The convoy, which included royal officials and security personnel, tracked slowly through the majestic Scottish hills, a landscape treasured by the late monarch, where she spent her final peaceful weeks of life. In years past, the queen was frequently seen visiting these remote Scottish villages when she resided at Balmoral Castle.
Residents gathered on the roadside to glimpse her for the last time and to say goodbye.
Some onlookers threw flowers as the hearse passed; many in the crowd shed tears. Gentle ripples of applause followed as the convoy continued southward.
“We’ve known (her) for all our lives.
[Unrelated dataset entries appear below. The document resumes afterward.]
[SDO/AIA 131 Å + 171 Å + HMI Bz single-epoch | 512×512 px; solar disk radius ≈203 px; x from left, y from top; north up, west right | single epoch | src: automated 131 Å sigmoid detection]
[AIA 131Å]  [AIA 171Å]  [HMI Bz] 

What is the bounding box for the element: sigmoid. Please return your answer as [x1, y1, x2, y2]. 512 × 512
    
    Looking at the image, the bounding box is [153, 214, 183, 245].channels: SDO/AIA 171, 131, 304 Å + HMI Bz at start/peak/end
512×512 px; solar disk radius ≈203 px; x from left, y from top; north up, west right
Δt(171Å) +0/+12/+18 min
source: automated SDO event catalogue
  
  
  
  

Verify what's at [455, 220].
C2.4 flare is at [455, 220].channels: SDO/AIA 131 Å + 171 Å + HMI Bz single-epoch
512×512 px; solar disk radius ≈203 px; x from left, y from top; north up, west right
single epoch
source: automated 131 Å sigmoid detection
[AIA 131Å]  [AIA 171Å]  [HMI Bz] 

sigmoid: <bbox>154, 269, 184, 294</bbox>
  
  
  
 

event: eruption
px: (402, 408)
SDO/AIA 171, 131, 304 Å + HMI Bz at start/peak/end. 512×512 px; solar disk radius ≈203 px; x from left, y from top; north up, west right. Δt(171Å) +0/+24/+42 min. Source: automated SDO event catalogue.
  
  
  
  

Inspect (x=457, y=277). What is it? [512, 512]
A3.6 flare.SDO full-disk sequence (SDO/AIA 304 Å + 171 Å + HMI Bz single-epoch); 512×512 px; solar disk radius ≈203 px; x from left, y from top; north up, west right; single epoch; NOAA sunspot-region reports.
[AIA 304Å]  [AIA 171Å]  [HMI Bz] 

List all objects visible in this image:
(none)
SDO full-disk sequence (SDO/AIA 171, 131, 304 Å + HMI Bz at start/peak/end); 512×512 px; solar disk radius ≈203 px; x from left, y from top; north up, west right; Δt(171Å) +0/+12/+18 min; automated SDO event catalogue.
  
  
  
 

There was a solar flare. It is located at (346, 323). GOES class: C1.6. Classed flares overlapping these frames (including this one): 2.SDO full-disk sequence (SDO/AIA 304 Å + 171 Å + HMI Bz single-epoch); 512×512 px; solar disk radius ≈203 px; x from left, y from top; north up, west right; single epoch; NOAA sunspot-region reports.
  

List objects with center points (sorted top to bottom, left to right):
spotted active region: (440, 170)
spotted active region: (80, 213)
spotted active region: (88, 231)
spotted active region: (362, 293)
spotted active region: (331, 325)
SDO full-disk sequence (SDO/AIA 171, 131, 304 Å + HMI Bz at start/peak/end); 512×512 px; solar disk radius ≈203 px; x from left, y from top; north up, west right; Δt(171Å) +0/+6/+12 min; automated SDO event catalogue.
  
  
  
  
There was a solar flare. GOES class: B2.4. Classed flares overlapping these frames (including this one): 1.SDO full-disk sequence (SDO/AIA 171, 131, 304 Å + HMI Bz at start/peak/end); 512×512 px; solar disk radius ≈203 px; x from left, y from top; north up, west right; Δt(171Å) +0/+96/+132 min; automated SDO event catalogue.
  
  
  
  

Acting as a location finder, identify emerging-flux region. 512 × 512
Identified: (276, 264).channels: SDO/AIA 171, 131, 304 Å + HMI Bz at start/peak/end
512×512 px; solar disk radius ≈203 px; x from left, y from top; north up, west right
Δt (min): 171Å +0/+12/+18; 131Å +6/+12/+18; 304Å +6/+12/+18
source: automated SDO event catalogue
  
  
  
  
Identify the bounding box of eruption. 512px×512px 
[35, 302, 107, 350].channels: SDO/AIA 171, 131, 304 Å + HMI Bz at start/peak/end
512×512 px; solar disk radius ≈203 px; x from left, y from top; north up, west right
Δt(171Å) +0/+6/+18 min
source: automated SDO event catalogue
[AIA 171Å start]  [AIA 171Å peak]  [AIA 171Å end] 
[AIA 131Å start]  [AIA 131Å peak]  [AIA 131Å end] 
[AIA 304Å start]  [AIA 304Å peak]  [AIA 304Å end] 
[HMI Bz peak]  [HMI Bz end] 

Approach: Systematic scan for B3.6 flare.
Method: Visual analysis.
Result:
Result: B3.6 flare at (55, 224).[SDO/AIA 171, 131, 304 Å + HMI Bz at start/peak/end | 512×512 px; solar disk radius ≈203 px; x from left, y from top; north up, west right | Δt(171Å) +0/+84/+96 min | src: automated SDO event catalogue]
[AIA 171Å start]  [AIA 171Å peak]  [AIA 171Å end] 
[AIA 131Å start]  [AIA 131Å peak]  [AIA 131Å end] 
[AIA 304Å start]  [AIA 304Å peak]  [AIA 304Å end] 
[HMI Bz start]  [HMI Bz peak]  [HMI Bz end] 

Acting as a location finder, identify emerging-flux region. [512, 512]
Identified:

So, it’s been the one constant thing in the whole of our lives — the queen,” said Stephanie Cook, a resident of the village of Ballater, close to Balmoral.
After a six-hour journey, the hearse crossed the River Forth toward Edinburgh.
Fiona Moffat traveled from Glasgow to witness the moment. She fought back tears as she described her emotions.
“A very historic moment. I am quite speechless actually,” Moffat said to The Associated Press. “She was a lovely lady. Great mother, grandmother. She did well. I am very proud of her.”
Elaine Robertson, visiting Edinburgh from her home in Ayr on Scotland’s west coast, was also in tears. “I think it is just important to be here. Just important to say goodbye,” Robertson said. “She has been on the throne for a long time. So, yes, it means a lot.”
The funeral is scheduled for September 19 at Westminster Abbey. The coffin will then be taken to Windsor for the committal service, where the queen’s husband, Prince Philip, was laid to rest in April 2021.
Some information in this report came from The Associated Press and Reuters.